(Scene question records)
## Begin
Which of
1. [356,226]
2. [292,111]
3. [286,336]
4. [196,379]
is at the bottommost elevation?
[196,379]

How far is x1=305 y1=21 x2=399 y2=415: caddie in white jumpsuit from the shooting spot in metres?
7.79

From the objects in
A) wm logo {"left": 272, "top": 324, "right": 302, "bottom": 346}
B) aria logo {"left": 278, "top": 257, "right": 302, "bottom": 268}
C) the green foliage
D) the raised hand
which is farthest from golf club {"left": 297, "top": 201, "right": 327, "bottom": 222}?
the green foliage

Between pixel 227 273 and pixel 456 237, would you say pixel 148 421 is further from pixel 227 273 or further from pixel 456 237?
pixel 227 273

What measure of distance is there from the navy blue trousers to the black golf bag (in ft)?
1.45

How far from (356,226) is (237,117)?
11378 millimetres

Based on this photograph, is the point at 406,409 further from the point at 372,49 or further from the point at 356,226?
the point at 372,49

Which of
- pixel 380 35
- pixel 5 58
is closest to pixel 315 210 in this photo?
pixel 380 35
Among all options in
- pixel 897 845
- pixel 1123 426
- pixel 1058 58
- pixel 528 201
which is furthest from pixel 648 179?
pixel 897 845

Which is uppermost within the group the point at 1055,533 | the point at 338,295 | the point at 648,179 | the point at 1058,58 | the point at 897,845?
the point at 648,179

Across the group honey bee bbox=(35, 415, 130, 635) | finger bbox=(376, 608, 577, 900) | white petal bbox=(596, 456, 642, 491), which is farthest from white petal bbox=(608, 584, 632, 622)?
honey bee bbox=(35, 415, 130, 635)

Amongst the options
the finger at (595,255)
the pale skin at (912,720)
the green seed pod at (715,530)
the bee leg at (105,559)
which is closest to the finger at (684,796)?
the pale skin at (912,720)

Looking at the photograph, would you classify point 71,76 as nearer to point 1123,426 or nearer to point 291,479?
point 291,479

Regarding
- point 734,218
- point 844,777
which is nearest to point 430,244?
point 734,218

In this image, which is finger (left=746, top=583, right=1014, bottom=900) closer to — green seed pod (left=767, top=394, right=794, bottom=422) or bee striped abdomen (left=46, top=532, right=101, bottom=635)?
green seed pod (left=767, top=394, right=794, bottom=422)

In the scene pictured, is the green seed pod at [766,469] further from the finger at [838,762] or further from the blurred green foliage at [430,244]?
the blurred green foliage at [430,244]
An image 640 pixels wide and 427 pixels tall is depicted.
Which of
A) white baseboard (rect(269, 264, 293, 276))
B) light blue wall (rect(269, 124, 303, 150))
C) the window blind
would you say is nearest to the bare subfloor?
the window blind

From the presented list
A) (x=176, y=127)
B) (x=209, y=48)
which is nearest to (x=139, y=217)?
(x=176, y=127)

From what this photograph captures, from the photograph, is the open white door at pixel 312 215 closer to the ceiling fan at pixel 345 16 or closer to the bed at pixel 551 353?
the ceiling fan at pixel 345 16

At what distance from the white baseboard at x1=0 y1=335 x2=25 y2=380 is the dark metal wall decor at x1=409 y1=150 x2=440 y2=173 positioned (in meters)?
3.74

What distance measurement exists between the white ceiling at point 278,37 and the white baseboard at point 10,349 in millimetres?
## End
TASK STATEMENT.
Each line of the material should be echoed exactly.

CORRECT ANSWER.
Which of
1. [356,226]
2. [292,111]
3. [286,336]
4. [196,379]
is at the bottommost elevation?
[196,379]

How far is x1=305 y1=21 x2=399 y2=415: caddie in white jumpsuit from the shooting spot in metres?
7.79

From the objects in
A) wm logo {"left": 272, "top": 324, "right": 302, "bottom": 346}
B) aria logo {"left": 278, "top": 257, "right": 302, "bottom": 268}
C) the green foliage
D) the raised hand
which is farthest from golf club {"left": 297, "top": 201, "right": 327, "bottom": 222}?
the green foliage

Between pixel 227 273 and pixel 456 237, would you say pixel 148 421 is further from pixel 227 273 or further from pixel 456 237?
pixel 227 273

What measure of distance is there from the navy blue trousers to the black golf bag (in ft)?
1.45

How far from (356,226) is (237,117)?
11378 millimetres

Based on this photograph, is the point at 406,409 further from the point at 372,49 or further from the point at 356,226?
the point at 372,49

Which of
- pixel 380 35
- pixel 5 58
is closest to pixel 315 210 in this photo?
pixel 380 35
Among all options in
- pixel 897 845
- pixel 1123 426
- pixel 1058 58
- pixel 528 201
which is furthest from pixel 648 179?
pixel 897 845

Which is uppermost within the group the point at 1055,533 | the point at 338,295 | the point at 648,179 | the point at 1058,58 | the point at 897,845?
the point at 648,179

Across the group honey bee bbox=(35, 415, 130, 635) | finger bbox=(376, 608, 577, 900) | white petal bbox=(596, 456, 642, 491), which is farthest from white petal bbox=(608, 584, 632, 622)?
honey bee bbox=(35, 415, 130, 635)

Amongst the options
the finger at (595,255)
the pale skin at (912,720)
the green seed pod at (715,530)
the bee leg at (105,559)
which is closest to the finger at (684,796)?
the pale skin at (912,720)

Looking at the photograph, would you classify point 71,76 as nearer to point 1123,426 or nearer to point 291,479?
point 291,479

Regarding
- point 734,218
- point 844,777
which is nearest to point 430,244?
point 734,218

In this image, which is finger (left=746, top=583, right=1014, bottom=900) closer to — green seed pod (left=767, top=394, right=794, bottom=422) or bee striped abdomen (left=46, top=532, right=101, bottom=635)?
green seed pod (left=767, top=394, right=794, bottom=422)

In the scene pictured, is the green seed pod at [766,469] further from the finger at [838,762] or further from the blurred green foliage at [430,244]?
the blurred green foliage at [430,244]
An image 640 pixels wide and 427 pixels tall is depicted.
Which of
A) white baseboard (rect(269, 264, 293, 276))
B) light blue wall (rect(269, 124, 303, 150))
C) the window blind
would you say is nearest to the bare subfloor?
the window blind

From the presented list
A) (x=176, y=127)
B) (x=209, y=48)
which is nearest to (x=139, y=217)?
(x=176, y=127)

From what this photograph captures, from the photograph, is the open white door at pixel 312 215 closer to the ceiling fan at pixel 345 16 or closer to the bed at pixel 551 353?
the ceiling fan at pixel 345 16

At what distance from the white baseboard at x1=0 y1=335 x2=25 y2=380 is the dark metal wall decor at x1=409 y1=150 x2=440 y2=173 positioned (in meters)?
3.74

What distance measurement exists between the white ceiling at point 278,37 and the white baseboard at point 10,349 in millimetres?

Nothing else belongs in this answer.